### Saved entries
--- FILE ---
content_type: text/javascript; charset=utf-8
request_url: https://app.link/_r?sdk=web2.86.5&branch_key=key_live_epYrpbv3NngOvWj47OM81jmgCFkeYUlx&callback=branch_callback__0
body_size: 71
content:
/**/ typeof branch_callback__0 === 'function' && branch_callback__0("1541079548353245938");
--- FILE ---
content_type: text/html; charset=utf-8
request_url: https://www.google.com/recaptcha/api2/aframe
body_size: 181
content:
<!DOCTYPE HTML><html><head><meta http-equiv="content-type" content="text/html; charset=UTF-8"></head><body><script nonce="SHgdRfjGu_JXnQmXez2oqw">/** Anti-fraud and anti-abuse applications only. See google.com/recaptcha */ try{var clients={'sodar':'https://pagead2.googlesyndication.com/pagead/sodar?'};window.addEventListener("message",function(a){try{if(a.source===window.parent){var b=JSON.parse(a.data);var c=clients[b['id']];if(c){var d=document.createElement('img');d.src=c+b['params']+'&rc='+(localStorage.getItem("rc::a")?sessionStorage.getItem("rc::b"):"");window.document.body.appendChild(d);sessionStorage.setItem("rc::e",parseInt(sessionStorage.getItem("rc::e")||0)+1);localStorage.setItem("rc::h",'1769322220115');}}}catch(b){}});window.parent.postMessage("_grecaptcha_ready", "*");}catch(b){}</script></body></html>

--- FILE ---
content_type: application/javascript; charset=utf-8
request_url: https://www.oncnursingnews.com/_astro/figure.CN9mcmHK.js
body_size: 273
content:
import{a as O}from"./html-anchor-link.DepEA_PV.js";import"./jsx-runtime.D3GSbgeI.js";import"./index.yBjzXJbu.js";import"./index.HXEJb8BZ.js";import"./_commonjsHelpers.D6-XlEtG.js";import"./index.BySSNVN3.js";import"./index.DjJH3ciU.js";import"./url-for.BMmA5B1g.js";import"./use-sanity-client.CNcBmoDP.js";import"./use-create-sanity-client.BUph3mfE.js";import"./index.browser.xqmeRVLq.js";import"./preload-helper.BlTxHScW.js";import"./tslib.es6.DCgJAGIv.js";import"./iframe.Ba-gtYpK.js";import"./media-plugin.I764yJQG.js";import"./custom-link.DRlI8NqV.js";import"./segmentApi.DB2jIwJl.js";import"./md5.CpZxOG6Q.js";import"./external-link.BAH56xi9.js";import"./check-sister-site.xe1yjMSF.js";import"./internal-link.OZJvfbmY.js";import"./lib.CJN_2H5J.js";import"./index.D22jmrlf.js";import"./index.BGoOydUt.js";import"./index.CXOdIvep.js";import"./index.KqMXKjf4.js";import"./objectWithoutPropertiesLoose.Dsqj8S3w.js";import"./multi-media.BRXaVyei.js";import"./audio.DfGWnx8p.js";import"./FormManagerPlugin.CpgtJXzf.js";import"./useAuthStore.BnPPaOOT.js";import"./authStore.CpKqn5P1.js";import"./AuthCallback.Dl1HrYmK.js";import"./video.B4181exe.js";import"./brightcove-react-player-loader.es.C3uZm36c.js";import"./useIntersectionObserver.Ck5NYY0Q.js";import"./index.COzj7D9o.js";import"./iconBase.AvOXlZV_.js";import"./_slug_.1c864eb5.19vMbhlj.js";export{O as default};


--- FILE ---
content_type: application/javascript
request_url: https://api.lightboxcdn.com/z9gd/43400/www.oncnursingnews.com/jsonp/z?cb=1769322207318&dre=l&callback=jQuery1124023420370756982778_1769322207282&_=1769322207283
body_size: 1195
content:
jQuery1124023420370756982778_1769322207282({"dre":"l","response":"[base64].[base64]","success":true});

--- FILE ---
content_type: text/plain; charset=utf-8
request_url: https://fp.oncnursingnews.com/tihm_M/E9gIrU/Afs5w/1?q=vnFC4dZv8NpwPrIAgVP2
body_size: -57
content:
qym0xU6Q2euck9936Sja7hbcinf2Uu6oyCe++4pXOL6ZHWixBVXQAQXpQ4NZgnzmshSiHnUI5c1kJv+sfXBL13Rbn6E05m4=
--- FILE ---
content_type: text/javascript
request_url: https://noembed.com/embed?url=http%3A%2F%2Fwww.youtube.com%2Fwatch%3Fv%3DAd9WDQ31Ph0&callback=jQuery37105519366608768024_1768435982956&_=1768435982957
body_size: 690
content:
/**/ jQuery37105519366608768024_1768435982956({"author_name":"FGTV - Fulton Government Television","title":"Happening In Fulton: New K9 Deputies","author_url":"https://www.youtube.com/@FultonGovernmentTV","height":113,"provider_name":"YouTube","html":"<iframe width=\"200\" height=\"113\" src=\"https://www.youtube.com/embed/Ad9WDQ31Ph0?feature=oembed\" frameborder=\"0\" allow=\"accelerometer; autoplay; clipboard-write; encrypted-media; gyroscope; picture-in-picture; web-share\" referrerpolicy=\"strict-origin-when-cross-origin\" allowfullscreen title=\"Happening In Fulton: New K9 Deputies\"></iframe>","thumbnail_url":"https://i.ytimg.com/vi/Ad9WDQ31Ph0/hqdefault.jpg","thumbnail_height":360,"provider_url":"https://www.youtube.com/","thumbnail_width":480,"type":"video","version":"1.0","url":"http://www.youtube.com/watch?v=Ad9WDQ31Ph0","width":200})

### Problem to work on
The records above must be reproduced word for word.

### Exercise answer
--- FILE ---
content_type: text/javascript; charset=utf-8
request_url: https://app.link/_r?sdk=web2.86.5&branch_key=key_live_epYrpbv3NngOvWj47OM81jmgCFkeYUlx&callback=branch_callback__0
body_size: 71
content:
/**/ typeof branch_callback__0 === 'function' && branch_callback__0("1541079548353245938");
--- FILE ---
content_type: text/html; charset=utf-8
request_url: https://www.google.com/recaptcha/api2/aframe
body_size: 181
content:
<!DOCTYPE HTML><html><head><meta http-equiv="content-type" content="text/html; charset=UTF-8"></head><body><script nonce="SHgdRfjGu_JXnQmXez2oqw">/** Anti-fraud and anti-abuse applications only. See google.com/recaptcha */ try{var clients={'sodar':'https://pagead2.googlesyndication.com/pagead/sodar?'};window.addEventListener("message",function(a){try{if(a.source===window.parent){var b=JSON.parse(a.data);var c=clients[b['id']];if(c){var d=document.createElement('img');d.src=c+b['params']+'&rc='+(localStorage.getItem("rc::a")?sessionStorage.getItem("rc::b"):"");window.document.body.appendChild(d);sessionStorage.setItem("rc::e",parseInt(sessionStorage.getItem("rc::e")||0)+1);localStorage.setItem("rc::h",'1769322220115');}}}catch(b){}});window.parent.postMessage("_grecaptcha_ready", "*");}catch(b){}</script></body></html>

--- FILE ---
content_type: application/javascript; charset=utf-8
request_url: https://www.oncnursingnews.com/_astro/figure.CN9mcmHK.js
body_size: 273
content:
import{a as O}from"./html-anchor-link.DepEA_PV.js";import"./jsx-runtime.D3GSbgeI.js";import"./index.yBjzXJbu.js";import"./index.HXEJb8BZ.js";import"./_commonjsHelpers.D6-XlEtG.js";import"./index.BySSNVN3.js";import"./index.DjJH3ciU.js";import"./url-for.BMmA5B1g.js";import"./use-sanity-client.CNcBmoDP.js";import"./use-create-sanity-client.BUph3mfE.js";import"./index.browser.xqmeRVLq.js";import"./preload-helper.BlTxHScW.js";import"./tslib.es6.DCgJAGIv.js";import"./iframe.Ba-gtYpK.js";import"./media-plugin.I764yJQG.js";import"./custom-link.DRlI8NqV.js";import"./segmentApi.DB2jIwJl.js";import"./md5.CpZxOG6Q.js";import"./external-link.BAH56xi9.js";import"./check-sister-site.xe1yjMSF.js";import"./internal-link.OZJvfbmY.js";import"./lib.CJN_2H5J.js";import"./index.D22jmrlf.js";import"./index.BGoOydUt.js";import"./index.CXOdIvep.js";import"./index.KqMXKjf4.js";import"./objectWithoutPropertiesLoose.Dsqj8S3w.js";import"./multi-media.BRXaVyei.js";import"./audio.DfGWnx8p.js";import"./FormManagerPlugin.CpgtJXzf.js";import"./useAuthStore.BnPPaOOT.js";import"./authStore.CpKqn5P1.js";import"./AuthCallback.Dl1HrYmK.js";import"./video.B4181exe.js";import"./brightcove-react-player-loader.es.C3uZm36c.js";import"./useIntersectionObserver.Ck5NYY0Q.js";import"./index.COzj7D9o.js";import"./iconBase.AvOXlZV_.js";import"./_slug_.1c864eb5.19vMbhlj.js";export{O as default};


--- FILE ---
content_type: application/javascript
request_url: https://api.lightboxcdn.com/z9gd/43400/www.oncnursingnews.com/jsonp/z?cb=1769322207318&dre=l&callback=jQuery1124023420370756982778_1769322207282&_=1769322207283
body_size: 1195
content:
jQuery1124023420370756982778_1769322207282({"dre":"l","response":"[base64].[base64]","success":true});

--- FILE ---
content_type: text/plain; charset=utf-8
request_url: https://fp.oncnursingnews.com/tihm_M/E9gIrU/Afs5w/1?q=vnFC4dZv8NpwPrIAgVP2
body_size: -57
content:
qym0xU6Q2euck9936Sja7hbcinf2Uu6oyCe++4pXOL6ZHWixBVXQAQXpQ4NZgnzmshSiHnUI5c1kJv+sfXBL13Rbn6E05m4=
--- FILE ---
content_type: text/javascript
request_url: https://noembed.com/embed?url=http%3A%2F%2Fwww.youtube.com%2Fwatch%3Fv%3DAd9WDQ31Ph0&callback=jQuery37105519366608768024_1768435982956&_=1768435982957
body_size: 690
content:
/**/ jQuery37105519366608768024_1768435982956({"author_name":"FGTV - Fulton Government Television","title":"Happening In Fulton: New K9 Deputies","author_url":"https://www.youtube.com/@FultonGovernmentTV","height":113,"provider_name":"YouTube","html":"<iframe width=\"200\" height=\"113\" src=\"https://www.youtube.com/embed/Ad9WDQ31Ph0?feature=oembed\" frameborder=\"0\" allow=\"accelerometer; autoplay; clipboard-write; encrypted-media; gyroscope; picture-in-picture; web-share\" referrerpolicy=\"strict-origin-when-cross-origin\" allowfullscreen title=\"Happening In Fulton: New K9 Deputies\"></iframe>","thumbnail_url":"https://i.ytimg.com/vi/Ad9WDQ31Ph0/hqdefault.jpg","thumbnail_height":360,"provider_url":"https://www.youtube.com/","thumbnail_width":480,"type":"video","version":"1.0","url":"http://www.youtube.com/watch?v=Ad9WDQ31Ph0","width":200})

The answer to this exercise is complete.